----- Text

Protectionism and Trade War a step closer.

When observers told us of the threat of war when Trump took over as President, most of us were expecting a conflict with North Korea rather than the battleground being steel and aluminium imports into the U.S. with an overspill into EU manufactured cars.

Gary Cohn a senior White House Economic Advisor, former Wall Street Banker and part-architect of Trump tax agenda resigned yesterday over the threat of the introduction of tariffs and a possible trade war with some of America’s biggest partners.

What started as a relatively localized ploy to get Canada and Mexico to discuss changes in the NAFTA agreement has taken a life of its own and threatens to drive the dollar to new lows, which presumably is a highly desirable side effect of the policy. The dollar index is languishing close to its lows with a test of 89.20 a possibility which puts in touching distance of its multi-year low at 88.50.

The release of employment data for February may divert the market’s attention briefly. The headline number is expected to be close to +200k although with it being such a lottery it is hard to do anything other than guess. The main event will however be the growth in wage increases. Last month’s 2.9% is unlikely to be eclipsed but a similar read will give some impetus to the suffering dollar.

ECB to bare its teeth?

----------
----- Excerpted records

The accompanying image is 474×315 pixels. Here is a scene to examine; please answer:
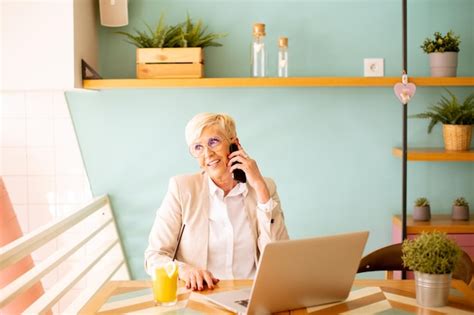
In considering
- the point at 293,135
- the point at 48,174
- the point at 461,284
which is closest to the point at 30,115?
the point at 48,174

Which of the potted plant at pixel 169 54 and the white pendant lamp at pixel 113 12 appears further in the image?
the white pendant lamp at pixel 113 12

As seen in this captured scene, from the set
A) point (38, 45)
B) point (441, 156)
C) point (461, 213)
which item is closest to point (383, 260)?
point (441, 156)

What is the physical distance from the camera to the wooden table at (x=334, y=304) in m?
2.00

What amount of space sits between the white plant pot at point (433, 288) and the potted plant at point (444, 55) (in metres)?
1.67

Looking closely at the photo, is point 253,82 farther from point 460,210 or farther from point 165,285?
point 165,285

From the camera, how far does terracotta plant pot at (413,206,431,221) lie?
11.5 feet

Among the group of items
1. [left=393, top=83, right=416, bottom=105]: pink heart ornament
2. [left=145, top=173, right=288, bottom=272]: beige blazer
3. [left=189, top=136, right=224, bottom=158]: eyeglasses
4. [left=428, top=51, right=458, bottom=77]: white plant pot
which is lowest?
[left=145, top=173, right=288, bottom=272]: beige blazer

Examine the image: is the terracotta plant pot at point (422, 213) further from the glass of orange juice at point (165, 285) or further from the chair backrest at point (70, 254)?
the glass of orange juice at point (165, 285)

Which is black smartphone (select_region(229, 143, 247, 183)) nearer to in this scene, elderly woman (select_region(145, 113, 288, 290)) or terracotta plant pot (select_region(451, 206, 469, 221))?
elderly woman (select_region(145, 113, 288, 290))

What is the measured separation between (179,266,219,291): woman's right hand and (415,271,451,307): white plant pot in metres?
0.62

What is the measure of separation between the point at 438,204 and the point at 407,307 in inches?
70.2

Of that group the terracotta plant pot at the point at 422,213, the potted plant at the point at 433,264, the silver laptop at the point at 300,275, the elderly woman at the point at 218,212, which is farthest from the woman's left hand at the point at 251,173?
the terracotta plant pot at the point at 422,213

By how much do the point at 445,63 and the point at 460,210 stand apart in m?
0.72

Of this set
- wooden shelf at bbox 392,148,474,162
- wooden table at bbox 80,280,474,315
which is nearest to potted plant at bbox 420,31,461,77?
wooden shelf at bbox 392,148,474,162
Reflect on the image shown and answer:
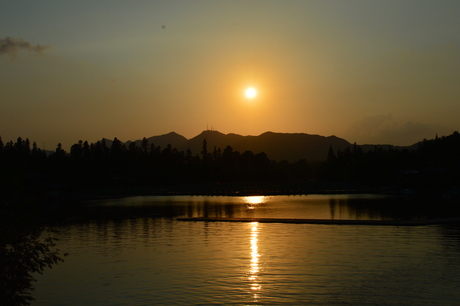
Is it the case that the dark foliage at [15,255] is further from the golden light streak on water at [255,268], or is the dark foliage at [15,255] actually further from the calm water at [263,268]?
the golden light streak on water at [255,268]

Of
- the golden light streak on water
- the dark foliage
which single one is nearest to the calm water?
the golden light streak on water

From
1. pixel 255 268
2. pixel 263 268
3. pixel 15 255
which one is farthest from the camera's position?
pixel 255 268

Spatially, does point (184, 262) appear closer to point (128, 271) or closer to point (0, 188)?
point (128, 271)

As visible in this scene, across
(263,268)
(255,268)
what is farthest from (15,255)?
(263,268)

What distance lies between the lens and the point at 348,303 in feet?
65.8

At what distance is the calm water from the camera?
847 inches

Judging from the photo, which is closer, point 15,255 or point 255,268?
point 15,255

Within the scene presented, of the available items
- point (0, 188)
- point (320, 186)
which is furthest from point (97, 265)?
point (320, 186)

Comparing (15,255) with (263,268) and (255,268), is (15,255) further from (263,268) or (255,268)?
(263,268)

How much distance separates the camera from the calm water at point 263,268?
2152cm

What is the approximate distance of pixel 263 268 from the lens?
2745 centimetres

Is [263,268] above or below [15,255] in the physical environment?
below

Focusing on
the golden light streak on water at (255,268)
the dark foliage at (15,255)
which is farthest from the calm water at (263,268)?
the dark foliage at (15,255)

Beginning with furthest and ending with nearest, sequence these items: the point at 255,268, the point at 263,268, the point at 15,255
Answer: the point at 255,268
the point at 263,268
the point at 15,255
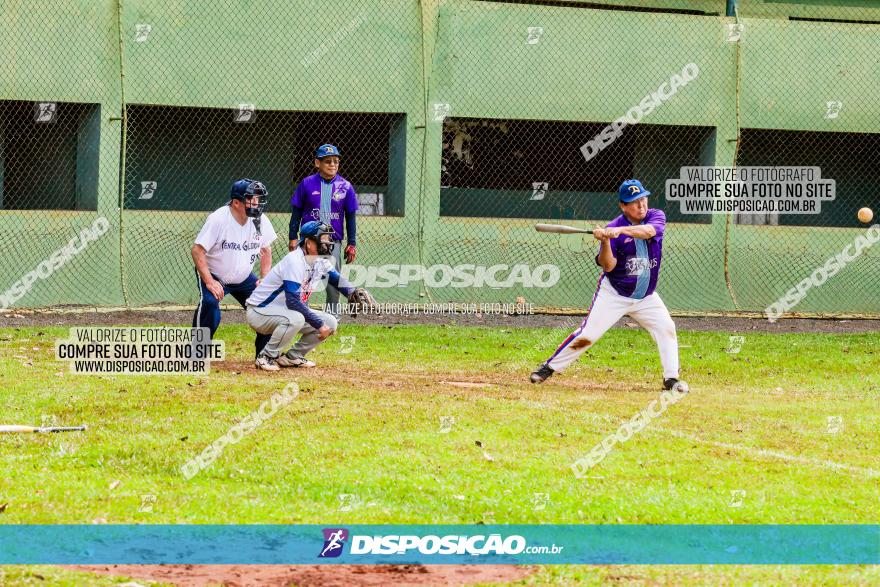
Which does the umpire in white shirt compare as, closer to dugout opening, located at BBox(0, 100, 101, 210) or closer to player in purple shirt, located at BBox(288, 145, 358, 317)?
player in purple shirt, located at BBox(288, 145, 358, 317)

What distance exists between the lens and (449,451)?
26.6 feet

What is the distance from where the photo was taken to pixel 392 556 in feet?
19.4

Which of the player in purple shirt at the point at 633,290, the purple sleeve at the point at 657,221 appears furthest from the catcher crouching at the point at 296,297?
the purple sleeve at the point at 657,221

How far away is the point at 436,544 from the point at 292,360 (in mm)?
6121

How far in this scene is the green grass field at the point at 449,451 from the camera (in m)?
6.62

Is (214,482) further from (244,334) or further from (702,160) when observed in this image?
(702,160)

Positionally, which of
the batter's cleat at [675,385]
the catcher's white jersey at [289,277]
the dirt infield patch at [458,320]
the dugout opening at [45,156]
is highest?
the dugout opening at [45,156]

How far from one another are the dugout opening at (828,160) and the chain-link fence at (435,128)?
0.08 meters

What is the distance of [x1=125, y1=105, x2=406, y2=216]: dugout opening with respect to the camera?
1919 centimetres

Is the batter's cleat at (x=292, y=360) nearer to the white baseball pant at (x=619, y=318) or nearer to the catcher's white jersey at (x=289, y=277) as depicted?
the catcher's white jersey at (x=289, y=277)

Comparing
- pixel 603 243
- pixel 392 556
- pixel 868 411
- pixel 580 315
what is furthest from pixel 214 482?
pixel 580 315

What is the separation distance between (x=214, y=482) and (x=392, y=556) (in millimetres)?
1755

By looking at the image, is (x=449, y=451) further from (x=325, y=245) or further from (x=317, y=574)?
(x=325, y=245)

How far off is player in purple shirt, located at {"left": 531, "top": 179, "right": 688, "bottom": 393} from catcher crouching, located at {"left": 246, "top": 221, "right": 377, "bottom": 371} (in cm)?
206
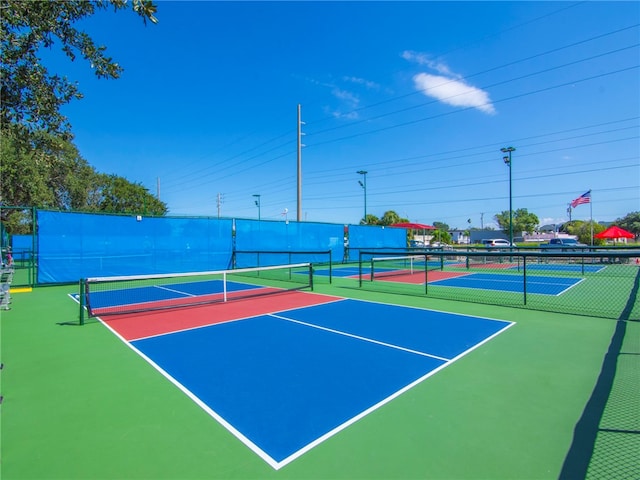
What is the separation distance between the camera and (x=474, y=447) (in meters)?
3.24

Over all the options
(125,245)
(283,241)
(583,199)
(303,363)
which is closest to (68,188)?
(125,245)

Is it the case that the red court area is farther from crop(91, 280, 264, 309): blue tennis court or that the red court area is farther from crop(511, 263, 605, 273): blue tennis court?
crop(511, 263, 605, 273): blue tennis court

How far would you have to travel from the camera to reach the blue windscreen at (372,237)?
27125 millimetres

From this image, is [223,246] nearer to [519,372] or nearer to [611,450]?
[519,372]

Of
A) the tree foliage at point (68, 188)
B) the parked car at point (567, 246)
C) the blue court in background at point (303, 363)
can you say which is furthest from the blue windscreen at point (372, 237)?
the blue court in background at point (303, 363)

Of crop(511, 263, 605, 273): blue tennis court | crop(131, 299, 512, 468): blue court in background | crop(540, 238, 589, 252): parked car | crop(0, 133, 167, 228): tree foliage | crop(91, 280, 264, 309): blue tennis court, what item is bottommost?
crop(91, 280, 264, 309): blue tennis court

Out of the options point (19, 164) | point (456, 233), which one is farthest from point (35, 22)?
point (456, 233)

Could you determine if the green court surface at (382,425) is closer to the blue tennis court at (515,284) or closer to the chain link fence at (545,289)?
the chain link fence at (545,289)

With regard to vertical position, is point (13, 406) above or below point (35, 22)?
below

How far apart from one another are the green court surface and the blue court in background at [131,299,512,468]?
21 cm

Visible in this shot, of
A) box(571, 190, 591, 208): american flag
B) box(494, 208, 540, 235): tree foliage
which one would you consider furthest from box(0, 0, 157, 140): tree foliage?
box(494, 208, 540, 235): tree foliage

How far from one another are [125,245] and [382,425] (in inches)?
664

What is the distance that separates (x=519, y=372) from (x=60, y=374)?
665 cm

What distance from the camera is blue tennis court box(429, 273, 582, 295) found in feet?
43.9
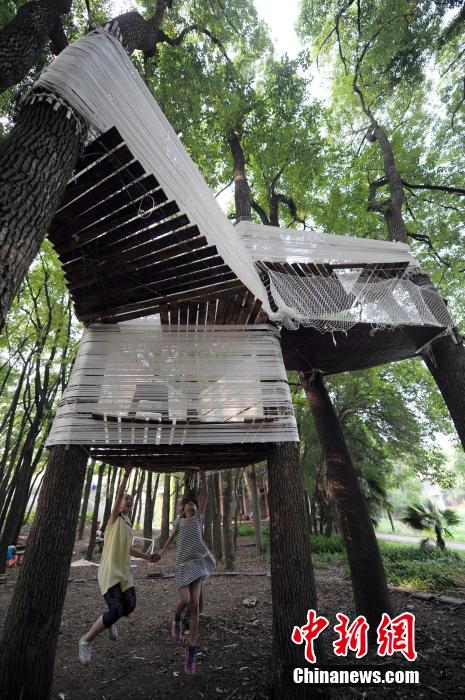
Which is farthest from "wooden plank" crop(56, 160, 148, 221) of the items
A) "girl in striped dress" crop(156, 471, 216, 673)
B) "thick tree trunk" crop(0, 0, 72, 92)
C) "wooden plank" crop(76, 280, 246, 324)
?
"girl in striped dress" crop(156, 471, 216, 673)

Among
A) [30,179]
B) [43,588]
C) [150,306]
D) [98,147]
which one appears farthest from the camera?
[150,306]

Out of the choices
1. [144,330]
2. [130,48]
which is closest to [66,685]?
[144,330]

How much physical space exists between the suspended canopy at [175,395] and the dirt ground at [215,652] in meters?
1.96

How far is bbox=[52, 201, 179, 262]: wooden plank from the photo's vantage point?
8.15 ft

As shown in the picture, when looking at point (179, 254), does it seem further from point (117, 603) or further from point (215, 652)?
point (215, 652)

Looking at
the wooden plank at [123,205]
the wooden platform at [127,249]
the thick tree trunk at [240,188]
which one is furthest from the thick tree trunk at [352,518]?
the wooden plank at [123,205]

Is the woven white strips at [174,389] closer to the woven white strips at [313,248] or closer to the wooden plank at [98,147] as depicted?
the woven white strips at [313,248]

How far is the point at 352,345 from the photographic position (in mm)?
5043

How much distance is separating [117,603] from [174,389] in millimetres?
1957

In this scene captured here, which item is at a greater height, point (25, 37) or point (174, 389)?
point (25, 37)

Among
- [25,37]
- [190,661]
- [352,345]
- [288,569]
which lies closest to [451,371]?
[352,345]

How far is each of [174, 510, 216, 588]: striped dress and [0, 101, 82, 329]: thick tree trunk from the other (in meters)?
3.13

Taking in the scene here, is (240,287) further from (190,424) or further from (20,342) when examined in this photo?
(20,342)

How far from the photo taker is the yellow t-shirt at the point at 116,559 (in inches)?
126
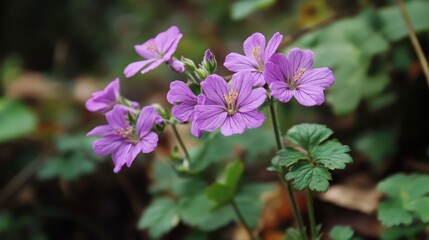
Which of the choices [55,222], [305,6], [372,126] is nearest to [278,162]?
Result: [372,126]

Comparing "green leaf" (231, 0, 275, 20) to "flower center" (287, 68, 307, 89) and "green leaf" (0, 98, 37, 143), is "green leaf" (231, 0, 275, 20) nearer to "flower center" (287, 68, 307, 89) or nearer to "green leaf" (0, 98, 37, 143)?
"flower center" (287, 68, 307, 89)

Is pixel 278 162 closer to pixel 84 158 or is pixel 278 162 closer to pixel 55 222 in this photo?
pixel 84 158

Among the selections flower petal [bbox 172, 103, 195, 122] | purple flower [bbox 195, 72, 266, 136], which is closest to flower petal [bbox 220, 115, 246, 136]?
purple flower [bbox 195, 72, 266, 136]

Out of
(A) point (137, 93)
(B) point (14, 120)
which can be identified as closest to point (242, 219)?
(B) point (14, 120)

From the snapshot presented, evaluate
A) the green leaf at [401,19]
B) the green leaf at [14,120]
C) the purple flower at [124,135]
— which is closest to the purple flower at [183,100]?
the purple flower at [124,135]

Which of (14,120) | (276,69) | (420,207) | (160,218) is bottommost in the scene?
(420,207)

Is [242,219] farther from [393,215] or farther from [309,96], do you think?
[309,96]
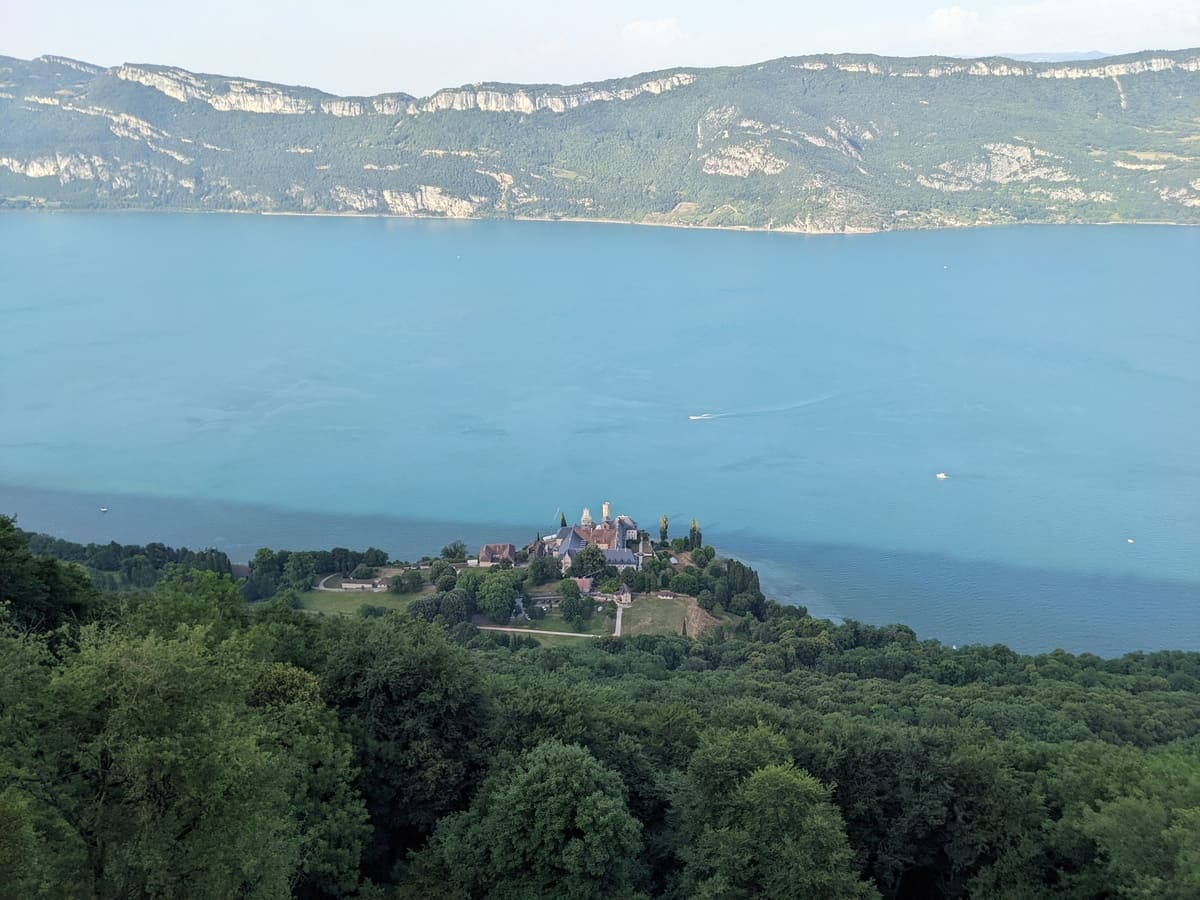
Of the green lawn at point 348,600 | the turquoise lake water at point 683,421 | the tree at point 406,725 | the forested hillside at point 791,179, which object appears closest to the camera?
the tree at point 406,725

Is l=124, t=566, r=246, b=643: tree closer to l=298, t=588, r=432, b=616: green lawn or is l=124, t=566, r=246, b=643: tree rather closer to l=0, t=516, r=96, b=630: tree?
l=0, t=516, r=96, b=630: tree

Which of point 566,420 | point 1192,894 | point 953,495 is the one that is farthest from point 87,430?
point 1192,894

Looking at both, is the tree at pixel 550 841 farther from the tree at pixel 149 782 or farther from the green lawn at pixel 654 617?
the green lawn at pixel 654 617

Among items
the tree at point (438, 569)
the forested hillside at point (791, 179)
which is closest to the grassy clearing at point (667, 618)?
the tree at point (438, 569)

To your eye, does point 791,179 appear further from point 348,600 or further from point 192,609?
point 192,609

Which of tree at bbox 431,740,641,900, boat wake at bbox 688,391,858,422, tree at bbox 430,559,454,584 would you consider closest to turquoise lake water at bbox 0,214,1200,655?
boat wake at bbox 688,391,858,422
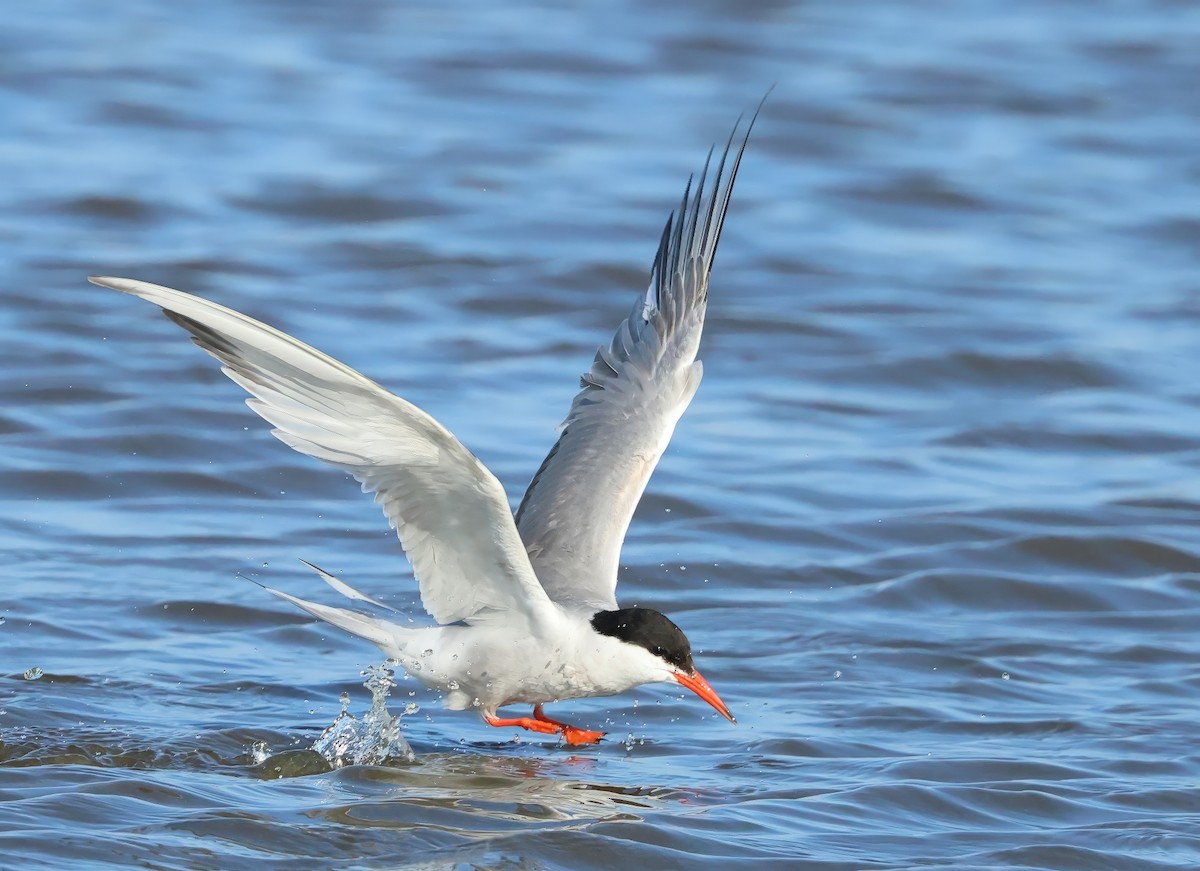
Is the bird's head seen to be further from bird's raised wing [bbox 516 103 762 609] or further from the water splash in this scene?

----------

Requirement:
According to the text on protectionism and trade war, what level is given as the dollar index's multi-year low?

Finished exercise:
88.50